Le préfet Christian Gravel sera le premier à être entendu, à 14 h 30. Proche de Manuel Valls, il est le secrétaire général du comité interministériel de prévention de la délinquance et de la radicalisation (CIPDR). C’est ce comité qui était chargé de sélectionner les associations soutenues financièrement par le Fonds Marianne. Les sénateurs vont notamment s’intéresser aux critères sur lesquels a reposé la sélection, dans le cadre d’un appel à projet. Selon Mediapart, trois collaborateurs de Marlène Schiappa ont participé à la sélection des candidatures.
Interrogations sur les critères de sélection des associations qui ont candidaté pour ce fonds
Deux structures ont bénéficié de l’essentiel des subventions : l’Union des sociétés d’éducation physique et de préparation militaire (USEPPM), dont les contenus publiés en ligne ont été peu suivis, ou encore « Reconstruire le commun », qui n’avait aucune activité connue au moment de sa candidature. Selon de nouvelles révélations de Mediapart publiées hier, ces deux candidatures reposaient sur des dossiers laconiques. « Insignifiants sur le fond comme sur la forme » affirment même les journalistes. La fiche de présentation de l’USEPPM reposerait sur un document A4 contenant en tout et pour tout sept pages seulement.
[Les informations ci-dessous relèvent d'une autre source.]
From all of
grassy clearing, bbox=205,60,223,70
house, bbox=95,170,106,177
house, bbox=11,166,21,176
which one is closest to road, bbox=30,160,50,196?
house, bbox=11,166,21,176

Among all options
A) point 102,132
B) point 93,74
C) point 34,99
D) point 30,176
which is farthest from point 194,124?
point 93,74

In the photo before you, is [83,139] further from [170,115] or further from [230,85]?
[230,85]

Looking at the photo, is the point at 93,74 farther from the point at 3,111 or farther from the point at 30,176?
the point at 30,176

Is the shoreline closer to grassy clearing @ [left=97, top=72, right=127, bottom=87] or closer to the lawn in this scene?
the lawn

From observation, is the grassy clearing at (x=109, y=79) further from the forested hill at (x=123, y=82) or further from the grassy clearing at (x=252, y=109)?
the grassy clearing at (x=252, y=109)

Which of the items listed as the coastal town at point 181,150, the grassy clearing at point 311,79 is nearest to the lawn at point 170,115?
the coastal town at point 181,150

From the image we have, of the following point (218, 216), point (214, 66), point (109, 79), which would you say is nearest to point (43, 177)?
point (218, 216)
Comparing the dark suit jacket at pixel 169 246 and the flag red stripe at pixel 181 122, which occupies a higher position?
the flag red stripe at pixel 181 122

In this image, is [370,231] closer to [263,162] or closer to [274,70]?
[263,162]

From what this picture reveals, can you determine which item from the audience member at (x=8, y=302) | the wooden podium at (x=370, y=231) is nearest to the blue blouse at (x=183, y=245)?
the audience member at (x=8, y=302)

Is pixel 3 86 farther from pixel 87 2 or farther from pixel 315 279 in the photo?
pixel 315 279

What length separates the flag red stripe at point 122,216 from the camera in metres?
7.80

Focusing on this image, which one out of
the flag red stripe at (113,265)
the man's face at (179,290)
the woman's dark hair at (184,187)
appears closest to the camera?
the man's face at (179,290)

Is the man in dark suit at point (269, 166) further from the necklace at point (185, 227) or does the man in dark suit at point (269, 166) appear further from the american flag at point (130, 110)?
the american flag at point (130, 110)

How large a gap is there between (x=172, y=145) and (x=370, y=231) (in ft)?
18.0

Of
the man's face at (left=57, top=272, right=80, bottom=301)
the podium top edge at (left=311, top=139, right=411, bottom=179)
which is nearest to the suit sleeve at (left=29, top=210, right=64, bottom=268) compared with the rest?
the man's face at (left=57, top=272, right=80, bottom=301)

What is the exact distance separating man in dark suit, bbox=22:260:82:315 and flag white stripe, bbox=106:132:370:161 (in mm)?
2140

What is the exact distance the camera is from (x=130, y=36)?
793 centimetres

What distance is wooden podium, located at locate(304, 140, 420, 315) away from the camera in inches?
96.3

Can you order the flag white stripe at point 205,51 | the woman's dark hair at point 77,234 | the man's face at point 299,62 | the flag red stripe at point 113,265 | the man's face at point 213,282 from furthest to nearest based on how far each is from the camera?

Sur la base d’un autre document établi par le comité de sélection, Mediapart s’interroge également sur une « politisation » du fonds Marianne. On apprend que l’association « Coexister » a suscité « a minima une certaine réserve ». Son « positionnement est explicitement en opposition avec la ligne gouvernementale » peut-on lire sur le document, détaille le média d’investigation.
Les interrogations des sénateurs auront une limite : elles ne devront pas empiéter sur les faits relevant de l’enquête judiciaire en cours. Le Parquet national financier a ouvert une information judiciaire portant sur des soupçons de « détournement de fonds publics par négligence », « abus de confiance » et « prise illégale d’intérêts ».